Reproduce, without any changes, the entries from the line that contains "Looking at this" through the last line of the entries, including both.

Entries from a data source
-- -- --

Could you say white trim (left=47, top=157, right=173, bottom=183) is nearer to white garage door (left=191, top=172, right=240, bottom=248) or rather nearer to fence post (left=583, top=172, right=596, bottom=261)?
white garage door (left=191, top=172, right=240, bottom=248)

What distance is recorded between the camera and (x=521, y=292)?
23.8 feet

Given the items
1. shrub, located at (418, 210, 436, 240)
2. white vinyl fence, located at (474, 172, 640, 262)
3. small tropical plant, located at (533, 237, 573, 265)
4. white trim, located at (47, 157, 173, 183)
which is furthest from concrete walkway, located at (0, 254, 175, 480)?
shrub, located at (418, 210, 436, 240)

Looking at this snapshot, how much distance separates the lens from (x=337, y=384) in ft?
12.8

-- -- --

◆ Worked solution ◆
Looking at this snapshot, how much distance separates the lens from (x=337, y=384) in ft?
12.8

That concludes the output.